大統領のスピーチの言葉に、「私たちはなぜ広島を訪れるのか。私たちはそう遠くない過去に解き放たれた恐ろしい力に思いをはせるために訪れるのです。10万人を超す日本人の男女、そして子どもたち、何千人もの朝鮮人、十数人のアメリカ人捕虜を含む死者を悼むために訪れるのです」。この「何千人もの朝鮮人」というフレーズを取り上げ、韓国政府は「韓国人犠牲者をアメリカ、日本の犠牲者たちと同等な立場で明確に言及したことは意味がある」と事前には批判的だったが、事後は納得したように思える談話を発表した。
相変わらず反日的言動の強い中国は、公式に「南京事件を忘れてはならない。加害者は永遠にその責任から逃れることはできない」と厳しく述べて「世界で最も多くの核兵器を有するアメリカが核なき世界を呼びかけるのはナンセンス」と論評している。そうだろうか。多く有している国が発言するからより効果的なのではないだろうか。ところが、実は核兵器を最も多く所有しているのはアメリカではなくロシアであり、その一方で昨年核弾頭保有数が核保有国の中で唯一前年より増えたのが中国である。こうした非核化へ歩もうとしている時に逆行するように核兵器を増やし、自分たちには不利な事実には目をつぶり、相変わらず言いたい放題なのは中国らしいと言えば中国らしいコメントである。
日本ではほぼ好意的な声が溢れているが、参考までに32歳の若い歴史社会学者、山本昭宏・神戸市外国大学准教授の幾分批判的な声を掲げたのも、リベラルぶった上から目線の朝日新聞らしい。その取材の発言要旨を取り上げておきたい。
山本氏は「被爆者がアメリカに恨みを抱くのはごく自然で、歓迎一色で反発や怒りが出てこなかったのが不思議である」と語り、大江健三郎や岡本太郎の言葉を引用し「われわれ自身が被爆者なのだ」と言い、戦後から50年代まで感情が表出せず、70年代になって「平和」の美名のもとに国民が取り込まれているとも述べている。
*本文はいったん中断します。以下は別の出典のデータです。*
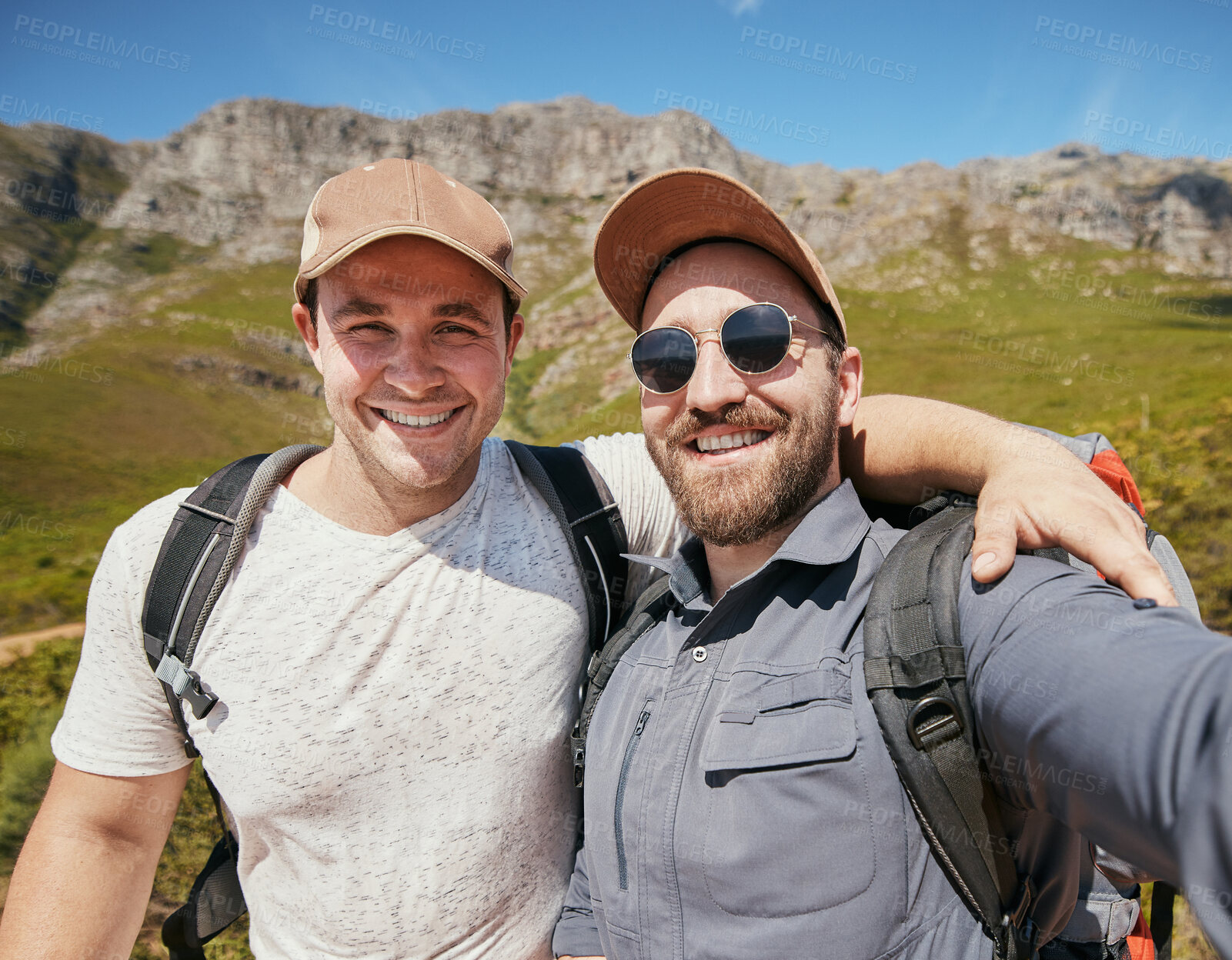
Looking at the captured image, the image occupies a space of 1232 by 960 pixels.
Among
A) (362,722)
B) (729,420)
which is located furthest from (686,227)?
(362,722)

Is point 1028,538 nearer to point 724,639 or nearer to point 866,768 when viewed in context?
point 866,768

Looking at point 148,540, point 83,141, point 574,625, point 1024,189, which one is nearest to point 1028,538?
point 574,625

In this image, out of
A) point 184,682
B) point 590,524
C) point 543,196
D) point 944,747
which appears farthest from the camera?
point 543,196

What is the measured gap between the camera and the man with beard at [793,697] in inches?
59.0

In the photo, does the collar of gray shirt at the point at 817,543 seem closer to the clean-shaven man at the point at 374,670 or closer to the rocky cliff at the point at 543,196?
the clean-shaven man at the point at 374,670

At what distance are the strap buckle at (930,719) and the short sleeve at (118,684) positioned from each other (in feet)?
10.3

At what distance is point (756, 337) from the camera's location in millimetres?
2939

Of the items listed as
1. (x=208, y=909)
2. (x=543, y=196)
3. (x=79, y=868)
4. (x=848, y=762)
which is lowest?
(x=208, y=909)

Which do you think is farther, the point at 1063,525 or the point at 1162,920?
the point at 1162,920

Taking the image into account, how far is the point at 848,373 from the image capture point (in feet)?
10.7

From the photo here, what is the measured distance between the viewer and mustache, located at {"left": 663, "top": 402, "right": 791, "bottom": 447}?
2895mm

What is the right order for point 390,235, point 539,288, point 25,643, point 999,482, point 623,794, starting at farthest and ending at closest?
point 539,288 < point 25,643 < point 390,235 < point 623,794 < point 999,482

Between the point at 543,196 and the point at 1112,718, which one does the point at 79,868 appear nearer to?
the point at 1112,718

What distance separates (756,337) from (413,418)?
1.67m
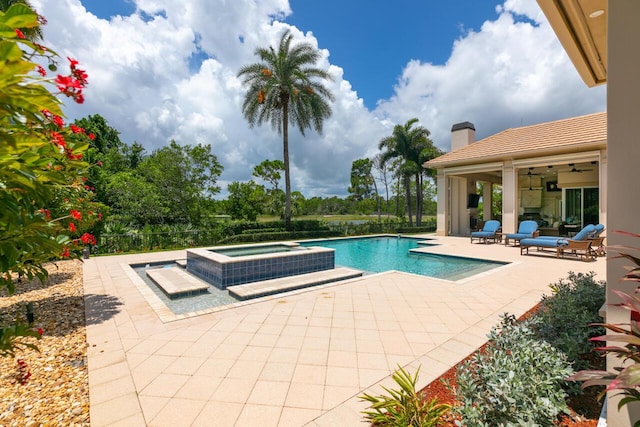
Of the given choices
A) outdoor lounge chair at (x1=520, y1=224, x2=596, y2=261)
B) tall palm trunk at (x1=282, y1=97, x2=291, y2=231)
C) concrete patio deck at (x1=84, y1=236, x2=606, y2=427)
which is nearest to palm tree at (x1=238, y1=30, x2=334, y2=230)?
tall palm trunk at (x1=282, y1=97, x2=291, y2=231)

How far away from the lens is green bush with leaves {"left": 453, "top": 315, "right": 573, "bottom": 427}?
1875mm

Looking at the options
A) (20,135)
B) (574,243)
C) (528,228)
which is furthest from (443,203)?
(20,135)

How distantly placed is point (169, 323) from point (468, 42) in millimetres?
14022

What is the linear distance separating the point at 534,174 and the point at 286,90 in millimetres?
16968

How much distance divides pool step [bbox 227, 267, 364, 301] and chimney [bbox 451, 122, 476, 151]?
52.8ft

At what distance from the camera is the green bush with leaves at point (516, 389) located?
1.88 m

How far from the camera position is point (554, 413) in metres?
1.82

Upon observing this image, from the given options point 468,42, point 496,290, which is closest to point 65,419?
point 496,290

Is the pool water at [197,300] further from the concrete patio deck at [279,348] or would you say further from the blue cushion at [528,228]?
the blue cushion at [528,228]

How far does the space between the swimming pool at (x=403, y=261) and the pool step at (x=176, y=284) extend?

今回の大統領訪問ではセレモニーだけでなく、現実に謝罪を求めるか、投下したことをどう思うかと問うべきで、原爆慰霊碑に献花したことで原爆問題は解決したとのイメージづくりに利用されてはならない、等々なるほどと納得することは少なからずある。しかし、失礼ながら山本氏の意見は察するに、まだ人生経験が足りず現場を知らず、取材が不十分に思われる。現実には非核化が叫ばれながら、未だにスタート地点にも立てないのは難問には山あり谷ありが当たり前で、事は一気に解決しないということを知るべきである。若い学者にはもっと漸進主義というものを知ってほしいと思う。